Sister Michele Curtin inspired by St. Therese of Lisieux

Friday, Nov. 30, 2007
Sister Michele Curtin inspired by St. Therese of Lisieux + Enlarge
Sister of Charity of the Incarnate Word Michele Curtin points to developing countries where new vocations are cropping up. In the U.S. and Ireland, she said, ?affluence drowns out the voice of God.? IC photo by Barbara S. Lee

SALT LAKE CITY — The people of St. Ann Parish are used to the lilting Irish brogue of the Sisters of Charity of the Incarnate word. Members of the Houston-based religious order have served in the Diocese of Salt Lake City since they established what is now CHRISTUS St. Joseph Villa at the request of Bishop Duane G. Hunt in 1945. They have taught and led Kearns-St. Ann School and worked in pastoral ministry in the parish.

Sister of Charity of the Incarnate Word Michele Curtin has her own Irish brogue. It comes from a spirit and a mouth that is almost always smiling. When she talks about her vocation to the religious life, she lights up.

"I was graced at my confirmation at the age of 12," she said in a November 21 interview with the Intermountain Catholic. "From the time I was a small child I’d done a lot of reading, and I read everything by and about Saint Therese of Lisieux."

St. Therese of Lisieux was an 19th-century saint, a member of the Carmelite order who devoted her cloistered life of prayer to the intention of priests throughout the world. She died of tuberculosis at age 24 in her native France, and in 1997 was named a doctor of the church, an honor given to only two other women in the church, St. Teresa of Avila and St.Catherine of Siena.

"St. Therese had a special love for missionaries," Sr. Michele said. "I always wanted to be a missionary and serve in Africa."

When Sr. Michele first applied to a missionary order, her application was denied. She was only 14 years old. That’s something else she has in common with St. Therese. The saint was only 14 when she decided she would join her older sister into the Carmelites. St. Therese never lived to see the missions, but Sr. Michele got to Africa at the age of 52.

"When my application was declined, I was very disillusioned. Then, I decided I would be a nurse because they help people who are sick. But my vocation, my call, returned when I was 15," she said. "I saw an advertisement in a newspaper from County Cork for nursing nuns, the Sisters of Charity of the Incarnate Word. That was the first time I had ever heard of nuns who were nurses. ‘That’s the thing,’ I said to myself. I got all geared up."

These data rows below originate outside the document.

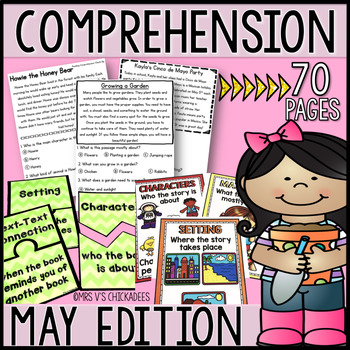 Kindergarten & First Grade Comprehension: MAY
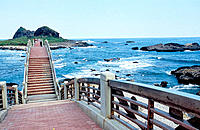 Footbridge to an island. Taitung, Taiwan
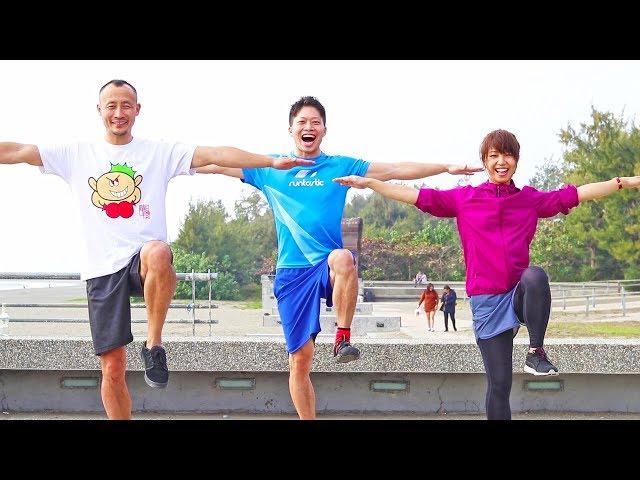 【5分】お腹痩せ!あの濱野が10kg痩せたタバタトレーニング!台南の浜辺でハマターイム!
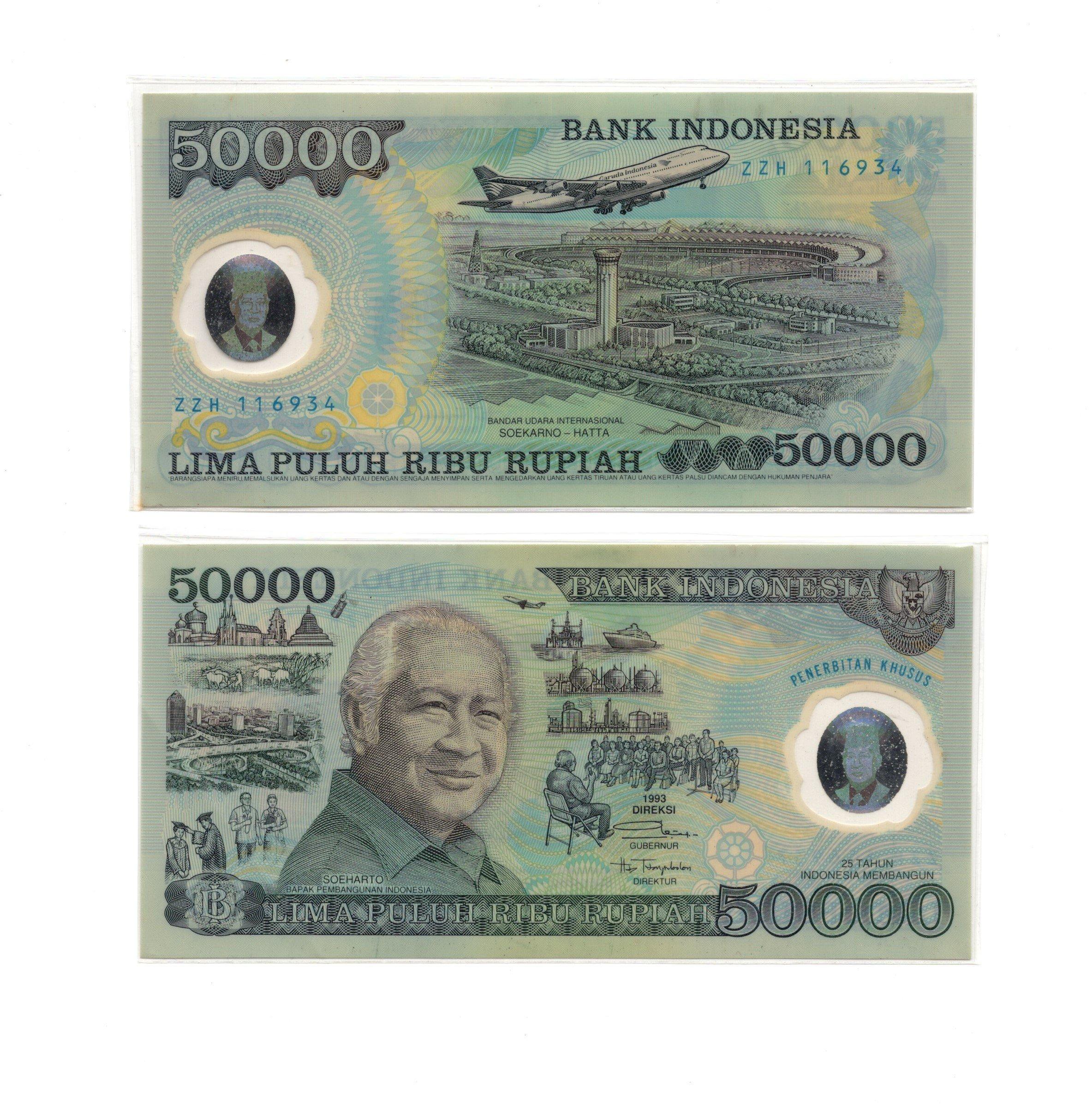 indonesia 50000 rupiah polymer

In the meantime, a neighbor of Sr. Michele’s entered the Sisters of Charity of the Incarnate Word – the daughter of her mother’s dearest friend.

When the Order sent a sister to visit Sr. Michele, the youngest of seven children, it was the same neighbor who came to the Curtin door to support her decision.

"I knew leaving my mother to join the Sisters would be hard," Sr. Michele said. "We’d already lost one of my brothers. He died of polio when I was 8, and my father died when I was 9. But that sister, whose mother loved my mother encouraged me to find out about the Incarnate Word Order. She was right. Today, all but one of my sisters and I have gone to God."

Sr. Michele’s mother had told her youngest child she would die happy if one of her children became a priest or a sister.

"When she died of a stroke, she had a smile on her face. A sister had just come into her room, and she thought it was me. I couldn’t get home in time, but she was happy."

Sr. Michele paused a moment when asked why so few women are committing themselves to religious life today. "I think it’s a lack of faith, really," she said. "They don’t have the faith to commit, and we don’t have the faith to recruit them. Also, the idea of religious vocations is drowned out by so many other things these days – movies, television, drugs, commercialism, and the rush of the world we live in. The lure of affluence is stronger than a life of faith. God is speaking to men and women today, but they just can’t hear him."

She said women and men might respond better if they were offered the opportunity to volunteer for a year or two of religious service.

"We aren’t seeing a lack of vocations in the developing countries," Sr. Michele said. "There are plenty of religious vocations in Guatemala, Kenya, and El Salvador, but few in the United States and Ireland.

"People need to be able to quiet themselves," she continued. "We know forced vocations don’t work. But Irish doctors and nurses spend two years in the African missions. We must pray for vocations, encourage people, and give them every opportunity to hear God’s voice and respond to him."